**SUPPLIED INFORMATION**
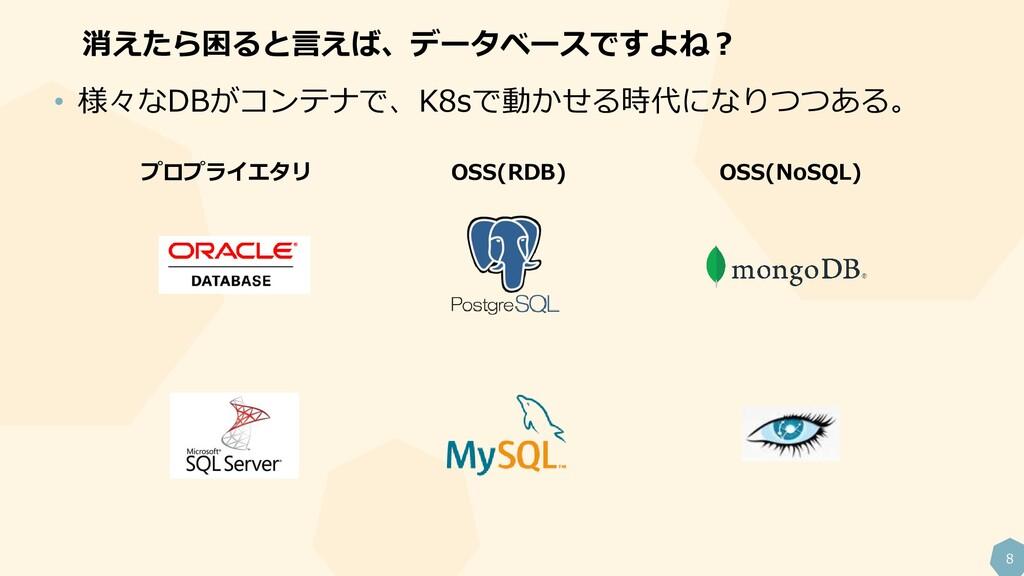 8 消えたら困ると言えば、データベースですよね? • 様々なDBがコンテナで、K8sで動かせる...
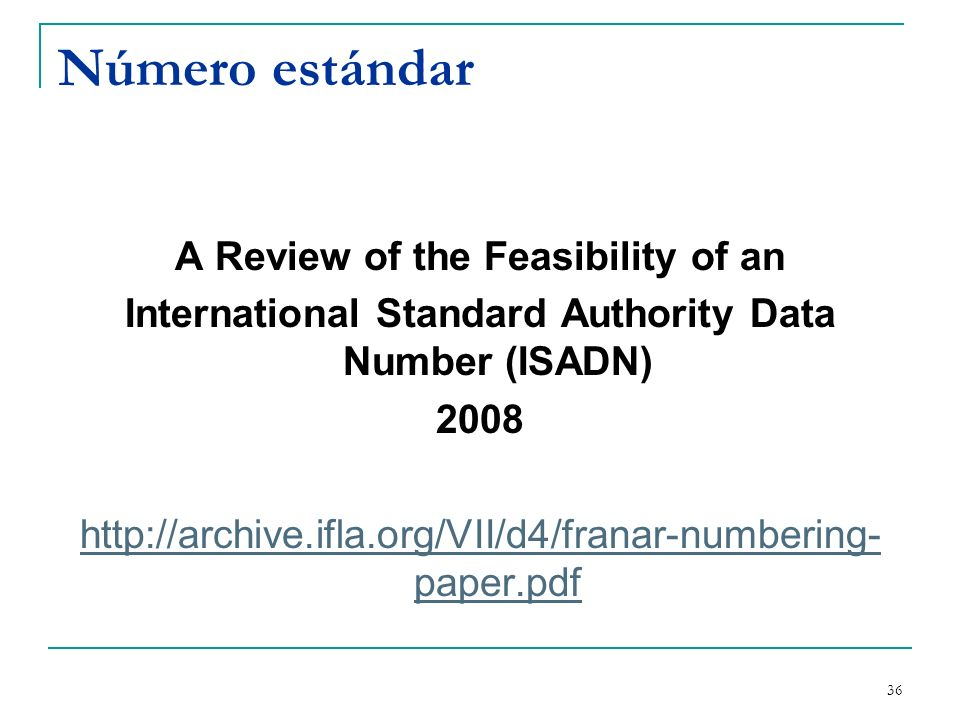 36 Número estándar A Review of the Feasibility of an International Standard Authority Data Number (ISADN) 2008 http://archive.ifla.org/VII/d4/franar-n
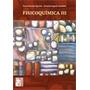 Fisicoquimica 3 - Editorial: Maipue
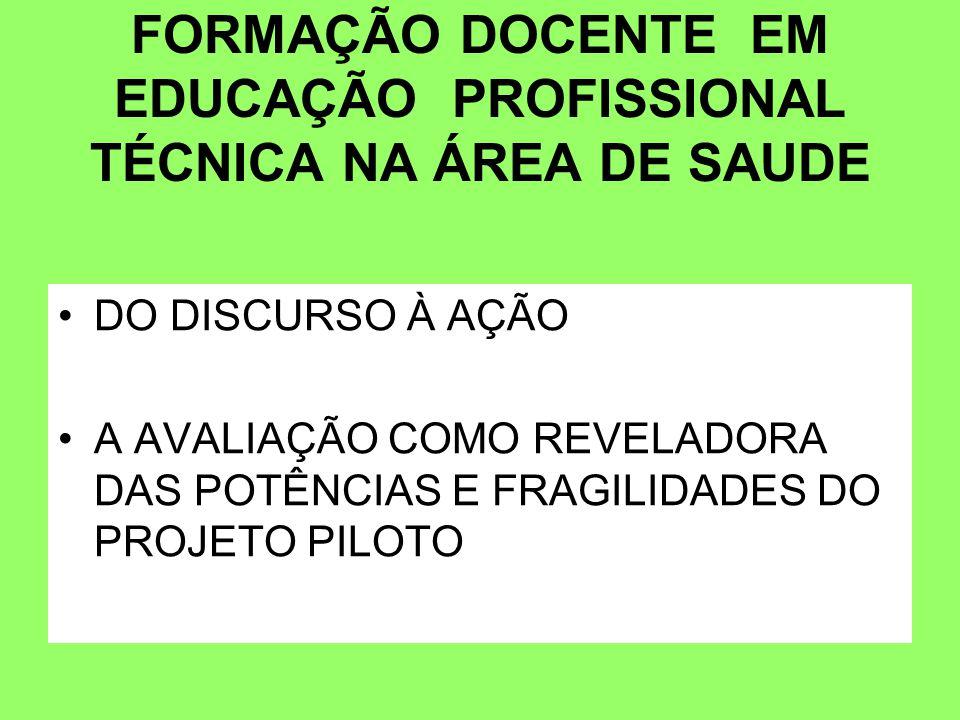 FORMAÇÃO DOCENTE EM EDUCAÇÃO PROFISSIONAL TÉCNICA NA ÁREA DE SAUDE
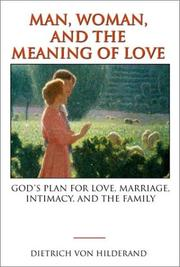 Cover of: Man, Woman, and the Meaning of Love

---

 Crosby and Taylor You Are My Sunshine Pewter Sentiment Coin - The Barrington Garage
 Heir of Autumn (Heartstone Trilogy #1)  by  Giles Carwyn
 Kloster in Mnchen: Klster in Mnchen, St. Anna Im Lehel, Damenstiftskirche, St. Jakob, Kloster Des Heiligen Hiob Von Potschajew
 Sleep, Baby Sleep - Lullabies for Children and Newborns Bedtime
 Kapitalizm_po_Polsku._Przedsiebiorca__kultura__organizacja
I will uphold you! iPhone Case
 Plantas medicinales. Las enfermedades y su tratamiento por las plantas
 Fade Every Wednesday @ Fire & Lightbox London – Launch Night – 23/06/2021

**TASK BRIEF**
Word for word, restate the lines of the data above that fall between the line holding "Heir of Autumn" and the line holding "Fade Every Wednesday", inclusive, and no other lines.

**TASK ANSWER**
 Heir of Autumn (Heartstone Trilogy #1)  by  Giles Carwyn
 Kloster in Mnchen: Klster in Mnchen, St. Anna Im Lehel, Damenstiftskirche, St. Jakob, Kloster Des Heiligen Hiob Von Potschajew
 Sleep, Baby Sleep - Lullabies for Children and Newborns Bedtime
 Kapitalizm_po_Polsku._Przedsiebiorca__kultura__organizacja
I will uphold you! iPhone Case
 Plantas medicinales. Las enfermedades y su tratamiento por las plantas
 Fade Every Wednesday @ Fire & Lightbox London – Launch Night – 23/06/2021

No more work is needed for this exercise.